## Problem description:
Copy every line of the data exactly, leaving nothing out.

========================================================================

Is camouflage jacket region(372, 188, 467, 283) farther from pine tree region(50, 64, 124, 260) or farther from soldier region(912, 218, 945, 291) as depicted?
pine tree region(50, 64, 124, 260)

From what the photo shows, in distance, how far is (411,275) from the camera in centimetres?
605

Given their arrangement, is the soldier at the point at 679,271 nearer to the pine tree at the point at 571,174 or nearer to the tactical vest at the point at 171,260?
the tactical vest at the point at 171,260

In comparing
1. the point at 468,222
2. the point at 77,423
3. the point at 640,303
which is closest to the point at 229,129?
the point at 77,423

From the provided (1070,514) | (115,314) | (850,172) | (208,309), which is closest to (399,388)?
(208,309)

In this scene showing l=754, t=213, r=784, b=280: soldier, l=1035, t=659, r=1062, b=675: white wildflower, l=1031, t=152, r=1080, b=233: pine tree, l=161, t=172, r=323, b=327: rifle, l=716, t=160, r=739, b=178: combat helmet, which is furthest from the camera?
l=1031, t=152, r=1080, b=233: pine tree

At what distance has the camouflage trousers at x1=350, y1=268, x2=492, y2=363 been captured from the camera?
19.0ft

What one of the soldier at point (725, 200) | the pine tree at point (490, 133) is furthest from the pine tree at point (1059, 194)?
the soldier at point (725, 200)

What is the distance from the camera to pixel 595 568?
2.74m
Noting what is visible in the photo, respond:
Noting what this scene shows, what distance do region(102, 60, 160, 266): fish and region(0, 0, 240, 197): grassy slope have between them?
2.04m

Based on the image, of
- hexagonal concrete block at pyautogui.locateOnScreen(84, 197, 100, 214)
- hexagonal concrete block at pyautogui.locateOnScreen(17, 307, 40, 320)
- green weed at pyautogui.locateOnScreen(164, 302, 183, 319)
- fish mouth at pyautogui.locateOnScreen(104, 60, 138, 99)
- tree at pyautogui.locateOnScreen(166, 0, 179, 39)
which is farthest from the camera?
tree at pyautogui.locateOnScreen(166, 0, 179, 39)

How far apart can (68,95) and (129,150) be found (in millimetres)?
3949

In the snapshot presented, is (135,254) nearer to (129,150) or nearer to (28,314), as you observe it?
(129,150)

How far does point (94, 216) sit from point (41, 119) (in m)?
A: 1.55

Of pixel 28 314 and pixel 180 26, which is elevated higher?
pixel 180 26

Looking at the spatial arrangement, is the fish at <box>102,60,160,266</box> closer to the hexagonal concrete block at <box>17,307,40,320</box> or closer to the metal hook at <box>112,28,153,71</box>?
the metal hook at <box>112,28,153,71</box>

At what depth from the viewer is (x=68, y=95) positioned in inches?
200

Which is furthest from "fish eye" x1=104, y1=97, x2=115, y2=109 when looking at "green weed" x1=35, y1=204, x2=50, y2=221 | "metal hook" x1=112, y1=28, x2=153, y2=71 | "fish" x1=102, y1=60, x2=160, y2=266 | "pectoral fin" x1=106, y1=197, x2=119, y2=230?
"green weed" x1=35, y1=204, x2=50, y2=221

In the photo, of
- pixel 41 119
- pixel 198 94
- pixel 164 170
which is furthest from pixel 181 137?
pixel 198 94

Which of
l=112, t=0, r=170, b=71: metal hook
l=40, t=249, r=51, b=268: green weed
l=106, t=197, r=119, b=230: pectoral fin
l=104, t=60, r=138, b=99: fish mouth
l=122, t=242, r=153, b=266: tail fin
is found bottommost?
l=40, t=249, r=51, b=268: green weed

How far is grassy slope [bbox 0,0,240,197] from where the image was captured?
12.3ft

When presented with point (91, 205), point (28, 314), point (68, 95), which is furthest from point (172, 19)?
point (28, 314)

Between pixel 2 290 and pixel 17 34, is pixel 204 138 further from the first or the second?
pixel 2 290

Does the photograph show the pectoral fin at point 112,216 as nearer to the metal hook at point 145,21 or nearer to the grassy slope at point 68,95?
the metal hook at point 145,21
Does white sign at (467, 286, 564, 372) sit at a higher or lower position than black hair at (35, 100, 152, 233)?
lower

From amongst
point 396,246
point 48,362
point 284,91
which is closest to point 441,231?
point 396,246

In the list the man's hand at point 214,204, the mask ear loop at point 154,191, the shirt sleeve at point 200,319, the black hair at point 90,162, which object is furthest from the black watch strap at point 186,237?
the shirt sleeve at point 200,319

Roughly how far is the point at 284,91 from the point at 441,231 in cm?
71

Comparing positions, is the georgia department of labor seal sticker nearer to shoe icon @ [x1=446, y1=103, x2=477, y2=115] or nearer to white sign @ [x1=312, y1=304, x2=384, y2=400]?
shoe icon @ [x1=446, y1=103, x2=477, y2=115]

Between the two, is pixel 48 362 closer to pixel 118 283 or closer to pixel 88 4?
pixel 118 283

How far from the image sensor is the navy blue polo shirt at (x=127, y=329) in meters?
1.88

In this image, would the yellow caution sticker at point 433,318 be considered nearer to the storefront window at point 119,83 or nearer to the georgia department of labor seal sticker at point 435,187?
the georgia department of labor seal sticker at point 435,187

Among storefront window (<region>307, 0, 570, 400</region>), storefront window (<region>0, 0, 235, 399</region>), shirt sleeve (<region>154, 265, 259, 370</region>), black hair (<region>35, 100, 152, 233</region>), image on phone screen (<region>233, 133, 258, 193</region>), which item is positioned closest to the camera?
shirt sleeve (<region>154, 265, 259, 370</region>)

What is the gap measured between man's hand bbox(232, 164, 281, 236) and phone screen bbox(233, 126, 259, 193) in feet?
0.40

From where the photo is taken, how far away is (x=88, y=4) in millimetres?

========================================================================

## Complete answer:
Is camouflage jacket region(372, 188, 467, 283) farther from pine tree region(50, 64, 124, 260) or farther from soldier region(912, 218, 945, 291) as depicted?
pine tree region(50, 64, 124, 260)

From what the photo shows, in distance, how far is (411,275) from the camera in centimetres?
605

Given their arrangement, is the soldier at the point at 679,271 nearer to the pine tree at the point at 571,174 or nearer to the tactical vest at the point at 171,260?
the tactical vest at the point at 171,260

In comparing
1. the point at 468,222
2. the point at 77,423
3. the point at 640,303
which is closest to the point at 229,129?
the point at 77,423

From the provided (1070,514) | (115,314) | (850,172) | (208,309), which is closest to (399,388)?
(208,309)

In this scene showing l=754, t=213, r=784, b=280: soldier, l=1035, t=659, r=1062, b=675: white wildflower, l=1031, t=152, r=1080, b=233: pine tree, l=161, t=172, r=323, b=327: rifle, l=716, t=160, r=739, b=178: combat helmet, which is furthest from the camera?
l=1031, t=152, r=1080, b=233: pine tree

At what distance has the camouflage trousers at x1=350, y1=268, x2=492, y2=363 been captured from the camera?
19.0ft

What one of the soldier at point (725, 200) | the pine tree at point (490, 133) is furthest from the pine tree at point (1059, 194)?
the soldier at point (725, 200)

What is the distance from the camera to pixel 595 568?
2.74m
Noting what is visible in the photo, respond:
Noting what this scene shows, what distance do region(102, 60, 160, 266): fish and region(0, 0, 240, 197): grassy slope have between them?
2.04m

Based on the image, of
- hexagonal concrete block at pyautogui.locateOnScreen(84, 197, 100, 214)
- hexagonal concrete block at pyautogui.locateOnScreen(17, 307, 40, 320)
- green weed at pyautogui.locateOnScreen(164, 302, 183, 319)
- fish mouth at pyautogui.locateOnScreen(104, 60, 138, 99)
- tree at pyautogui.locateOnScreen(166, 0, 179, 39)
which is farthest from the camera?
tree at pyautogui.locateOnScreen(166, 0, 179, 39)

How far apart can (68,95) and (129,150) be found (in millimetres)?
3949

In the snapshot presented, is (135,254) nearer to (129,150) or nearer to (28,314), as you observe it?
(129,150)

How far does point (94, 216) sit from point (41, 119) (in m)?
A: 1.55

Of pixel 28 314 and pixel 180 26, which is elevated higher?
pixel 180 26

Looking at the spatial arrangement, is the fish at <box>102,60,160,266</box> closer to the hexagonal concrete block at <box>17,307,40,320</box> or closer to the metal hook at <box>112,28,153,71</box>?
the metal hook at <box>112,28,153,71</box>

At what depth from the viewer is (x=68, y=95) positioned in inches?
200

Which is furthest from "fish eye" x1=104, y1=97, x2=115, y2=109 when looking at "green weed" x1=35, y1=204, x2=50, y2=221 | "metal hook" x1=112, y1=28, x2=153, y2=71 | "fish" x1=102, y1=60, x2=160, y2=266 | "pectoral fin" x1=106, y1=197, x2=119, y2=230?
"green weed" x1=35, y1=204, x2=50, y2=221

In the photo, of
- pixel 41 119
- pixel 198 94
- pixel 164 170
which is furthest from pixel 181 137?
pixel 198 94

Which of
l=112, t=0, r=170, b=71: metal hook
l=40, t=249, r=51, b=268: green weed
l=106, t=197, r=119, b=230: pectoral fin
l=104, t=60, r=138, b=99: fish mouth
l=122, t=242, r=153, b=266: tail fin
is found bottommost?
l=40, t=249, r=51, b=268: green weed

How far is grassy slope [bbox 0,0,240,197] from where the image was captured?
12.3ft

When presented with point (91, 205), point (28, 314), point (68, 95), which is furthest from point (172, 19)?
point (28, 314)

Between pixel 2 290 and pixel 17 34, is pixel 204 138 further from the first or the second?
pixel 2 290

Does the photograph show the pectoral fin at point 112,216 as nearer to the metal hook at point 145,21 or nearer to the grassy slope at point 68,95?
the metal hook at point 145,21
Does white sign at (467, 286, 564, 372) sit at a higher or lower position than black hair at (35, 100, 152, 233)?
lower

From amongst
point 396,246
point 48,362
point 284,91
which is closest to point 441,231?
point 396,246

In the list the man's hand at point 214,204, the mask ear loop at point 154,191, the shirt sleeve at point 200,319, the black hair at point 90,162, which object is furthest from the black watch strap at point 186,237?
the shirt sleeve at point 200,319

Roughly how far is the point at 284,91 from the point at 441,231 in cm?
71

Comparing positions, is the georgia department of labor seal sticker nearer to shoe icon @ [x1=446, y1=103, x2=477, y2=115] or nearer to white sign @ [x1=312, y1=304, x2=384, y2=400]?
shoe icon @ [x1=446, y1=103, x2=477, y2=115]

Between the two, is pixel 48 362 closer to pixel 118 283 or closer to pixel 88 4?
pixel 118 283

How far from the image sensor is the navy blue polo shirt at (x=127, y=329) in meters?
1.88

In this image, would the yellow caution sticker at point 433,318 be considered nearer to the storefront window at point 119,83 or nearer to the georgia department of labor seal sticker at point 435,187?
the georgia department of labor seal sticker at point 435,187

Among storefront window (<region>307, 0, 570, 400</region>), storefront window (<region>0, 0, 235, 399</region>), shirt sleeve (<region>154, 265, 259, 370</region>), black hair (<region>35, 100, 152, 233</region>), image on phone screen (<region>233, 133, 258, 193</region>), which item is positioned closest to the camera?
shirt sleeve (<region>154, 265, 259, 370</region>)

What is the gap measured between man's hand bbox(232, 164, 281, 236) and phone screen bbox(233, 126, 259, 193) in feet?
0.40

From where the photo is taken, how far away is (x=88, y=4) in millimetres?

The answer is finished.